● EXERCISE AIM:
Retrieve every line from the records in which the word "inhibitory" occurs.
● ● ● ● ●
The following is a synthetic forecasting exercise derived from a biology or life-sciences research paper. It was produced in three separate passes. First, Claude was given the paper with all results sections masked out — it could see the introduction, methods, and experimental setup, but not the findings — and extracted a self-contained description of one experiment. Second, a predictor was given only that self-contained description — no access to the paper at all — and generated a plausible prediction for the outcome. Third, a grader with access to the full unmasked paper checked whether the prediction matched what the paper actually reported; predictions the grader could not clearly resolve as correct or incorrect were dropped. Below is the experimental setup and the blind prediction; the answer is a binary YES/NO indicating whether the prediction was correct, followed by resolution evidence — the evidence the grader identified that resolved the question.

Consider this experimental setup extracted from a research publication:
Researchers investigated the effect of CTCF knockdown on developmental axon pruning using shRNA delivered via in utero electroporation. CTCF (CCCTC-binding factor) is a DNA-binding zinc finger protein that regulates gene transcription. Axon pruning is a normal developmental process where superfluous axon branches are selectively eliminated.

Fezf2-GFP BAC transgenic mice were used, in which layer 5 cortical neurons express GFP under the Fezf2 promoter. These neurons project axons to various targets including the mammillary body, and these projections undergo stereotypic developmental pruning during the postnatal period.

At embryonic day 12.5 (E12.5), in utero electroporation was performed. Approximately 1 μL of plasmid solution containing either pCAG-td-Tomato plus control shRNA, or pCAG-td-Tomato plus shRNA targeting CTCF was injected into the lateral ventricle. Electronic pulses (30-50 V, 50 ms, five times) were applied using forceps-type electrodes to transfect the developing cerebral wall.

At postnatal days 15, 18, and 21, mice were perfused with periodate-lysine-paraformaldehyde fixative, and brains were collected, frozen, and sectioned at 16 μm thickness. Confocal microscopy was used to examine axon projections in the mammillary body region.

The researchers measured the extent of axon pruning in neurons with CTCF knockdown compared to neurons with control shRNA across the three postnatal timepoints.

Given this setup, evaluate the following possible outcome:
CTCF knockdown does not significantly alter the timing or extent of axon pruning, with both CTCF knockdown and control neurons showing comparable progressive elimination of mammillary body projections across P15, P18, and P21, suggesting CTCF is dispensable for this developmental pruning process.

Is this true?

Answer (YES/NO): NO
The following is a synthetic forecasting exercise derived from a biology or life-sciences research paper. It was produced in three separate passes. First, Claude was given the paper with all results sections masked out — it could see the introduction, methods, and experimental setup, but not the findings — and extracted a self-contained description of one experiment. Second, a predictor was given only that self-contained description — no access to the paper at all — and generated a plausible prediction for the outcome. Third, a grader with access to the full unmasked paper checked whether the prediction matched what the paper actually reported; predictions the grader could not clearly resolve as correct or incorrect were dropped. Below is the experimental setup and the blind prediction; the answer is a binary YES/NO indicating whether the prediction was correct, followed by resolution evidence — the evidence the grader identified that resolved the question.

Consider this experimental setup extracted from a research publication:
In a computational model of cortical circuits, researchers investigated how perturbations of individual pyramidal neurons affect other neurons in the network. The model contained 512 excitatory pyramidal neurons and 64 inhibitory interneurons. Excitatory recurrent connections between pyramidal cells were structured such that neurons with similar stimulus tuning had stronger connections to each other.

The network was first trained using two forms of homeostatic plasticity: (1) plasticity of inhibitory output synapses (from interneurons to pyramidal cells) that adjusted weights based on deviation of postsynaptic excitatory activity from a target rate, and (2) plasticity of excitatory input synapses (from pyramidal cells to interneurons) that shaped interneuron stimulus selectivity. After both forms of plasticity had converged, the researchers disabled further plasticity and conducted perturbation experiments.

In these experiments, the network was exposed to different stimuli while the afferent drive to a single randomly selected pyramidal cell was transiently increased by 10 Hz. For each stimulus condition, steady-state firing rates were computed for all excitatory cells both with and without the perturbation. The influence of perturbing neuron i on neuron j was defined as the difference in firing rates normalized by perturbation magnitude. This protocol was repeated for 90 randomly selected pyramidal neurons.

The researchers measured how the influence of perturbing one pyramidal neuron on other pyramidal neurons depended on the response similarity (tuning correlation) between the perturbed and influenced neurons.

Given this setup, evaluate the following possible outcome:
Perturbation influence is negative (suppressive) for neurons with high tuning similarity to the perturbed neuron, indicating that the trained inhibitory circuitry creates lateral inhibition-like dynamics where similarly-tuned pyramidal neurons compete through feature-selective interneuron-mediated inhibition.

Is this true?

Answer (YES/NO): YES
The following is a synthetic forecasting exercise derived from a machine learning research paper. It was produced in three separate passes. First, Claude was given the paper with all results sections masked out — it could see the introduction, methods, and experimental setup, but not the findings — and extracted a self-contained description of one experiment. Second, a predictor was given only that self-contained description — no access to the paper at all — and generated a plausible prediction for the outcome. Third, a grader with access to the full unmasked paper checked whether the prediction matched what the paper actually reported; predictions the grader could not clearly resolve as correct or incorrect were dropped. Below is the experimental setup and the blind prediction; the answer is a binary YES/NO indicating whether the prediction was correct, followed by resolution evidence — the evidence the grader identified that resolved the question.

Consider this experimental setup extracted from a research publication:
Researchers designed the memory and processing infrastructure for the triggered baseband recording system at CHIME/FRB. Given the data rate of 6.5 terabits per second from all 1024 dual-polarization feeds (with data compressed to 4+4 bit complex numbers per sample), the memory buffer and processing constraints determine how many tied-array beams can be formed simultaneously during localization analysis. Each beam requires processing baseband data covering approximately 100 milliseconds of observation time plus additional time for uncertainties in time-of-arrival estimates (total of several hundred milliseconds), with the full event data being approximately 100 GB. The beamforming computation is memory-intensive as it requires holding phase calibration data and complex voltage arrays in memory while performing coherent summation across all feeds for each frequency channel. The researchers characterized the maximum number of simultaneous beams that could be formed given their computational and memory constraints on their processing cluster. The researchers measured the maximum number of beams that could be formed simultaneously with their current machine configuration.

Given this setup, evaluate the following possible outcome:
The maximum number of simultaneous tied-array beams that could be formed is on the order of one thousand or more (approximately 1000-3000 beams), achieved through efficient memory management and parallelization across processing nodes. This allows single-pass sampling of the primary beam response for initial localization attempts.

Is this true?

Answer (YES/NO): NO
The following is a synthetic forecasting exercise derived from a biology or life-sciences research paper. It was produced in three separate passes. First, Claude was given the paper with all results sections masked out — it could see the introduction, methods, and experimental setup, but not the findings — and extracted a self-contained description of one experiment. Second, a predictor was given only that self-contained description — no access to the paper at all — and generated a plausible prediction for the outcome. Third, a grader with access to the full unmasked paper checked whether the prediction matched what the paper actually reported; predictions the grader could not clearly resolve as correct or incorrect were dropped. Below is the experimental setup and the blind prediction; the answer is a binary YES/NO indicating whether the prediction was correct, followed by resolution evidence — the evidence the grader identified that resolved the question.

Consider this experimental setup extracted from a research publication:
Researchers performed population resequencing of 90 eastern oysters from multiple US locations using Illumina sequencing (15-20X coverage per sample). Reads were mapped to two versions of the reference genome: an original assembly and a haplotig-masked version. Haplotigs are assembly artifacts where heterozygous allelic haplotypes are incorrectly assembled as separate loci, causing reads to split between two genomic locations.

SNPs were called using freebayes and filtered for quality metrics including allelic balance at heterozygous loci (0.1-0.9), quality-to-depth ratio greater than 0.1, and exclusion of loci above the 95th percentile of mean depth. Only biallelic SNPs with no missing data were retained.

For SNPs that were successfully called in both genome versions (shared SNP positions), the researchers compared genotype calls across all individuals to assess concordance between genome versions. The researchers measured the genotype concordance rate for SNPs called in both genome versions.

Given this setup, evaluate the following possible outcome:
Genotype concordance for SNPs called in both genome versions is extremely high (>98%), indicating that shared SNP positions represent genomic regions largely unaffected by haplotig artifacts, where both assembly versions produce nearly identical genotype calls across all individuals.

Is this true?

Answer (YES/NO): YES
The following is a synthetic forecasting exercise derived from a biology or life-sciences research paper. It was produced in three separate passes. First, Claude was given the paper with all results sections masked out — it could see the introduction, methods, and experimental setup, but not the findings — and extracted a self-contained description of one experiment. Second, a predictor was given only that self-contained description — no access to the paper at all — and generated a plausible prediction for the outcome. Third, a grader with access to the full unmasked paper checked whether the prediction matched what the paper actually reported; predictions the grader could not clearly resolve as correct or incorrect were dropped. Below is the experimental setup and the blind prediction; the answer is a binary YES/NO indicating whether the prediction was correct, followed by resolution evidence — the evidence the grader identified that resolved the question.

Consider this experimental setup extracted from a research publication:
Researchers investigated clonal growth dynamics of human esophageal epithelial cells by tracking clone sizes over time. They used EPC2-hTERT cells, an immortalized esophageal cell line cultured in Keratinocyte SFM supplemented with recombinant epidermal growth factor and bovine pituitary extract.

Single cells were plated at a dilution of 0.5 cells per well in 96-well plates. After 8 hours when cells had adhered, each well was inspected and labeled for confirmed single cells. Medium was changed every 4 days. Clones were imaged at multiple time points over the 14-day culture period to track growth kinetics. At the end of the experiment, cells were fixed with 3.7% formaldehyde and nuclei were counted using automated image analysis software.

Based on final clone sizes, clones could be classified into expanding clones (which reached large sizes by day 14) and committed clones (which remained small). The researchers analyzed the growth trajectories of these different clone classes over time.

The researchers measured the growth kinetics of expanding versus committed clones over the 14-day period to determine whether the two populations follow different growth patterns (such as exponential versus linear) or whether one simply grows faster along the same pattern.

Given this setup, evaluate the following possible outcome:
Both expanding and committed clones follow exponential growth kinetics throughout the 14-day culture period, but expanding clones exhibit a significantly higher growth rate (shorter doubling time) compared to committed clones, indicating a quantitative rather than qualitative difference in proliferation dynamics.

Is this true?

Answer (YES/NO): NO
● ● ● ● ●
● RESPONSE AREA:
In a computational model of cortical circuits, researchers investigated how perturbations of individual pyramidal neurons affect other neurons in the network. The model contained 512 excitatory pyramidal neurons and 64 inhibitory interneurons. Excitatory recurrent connections between pyramidal cells were structured such that neurons with similar stimulus tuning had stronger connections to each other.
The network was first trained using two forms of homeostatic plasticity: (1) plasticity of inhibitory output synapses (from interneurons to pyramidal cells) that adjusted weights based on deviation of postsynaptic excitatory activity from a target rate, and (2) plasticity of excitatory input synapses (from pyramidal cells to interneurons) that shaped interneuron stimulus selectivity. After both forms of plasticity had converged, the researchers disabled further plasticity and conducted perturbation experiments.
Perturbation influence is negative (suppressive) for neurons with high tuning similarity to the perturbed neuron, indicating that the trained inhibitory circuitry creates lateral inhibition-like dynamics where similarly-tuned pyramidal neurons compete through feature-selective interneuron-mediated inhibition.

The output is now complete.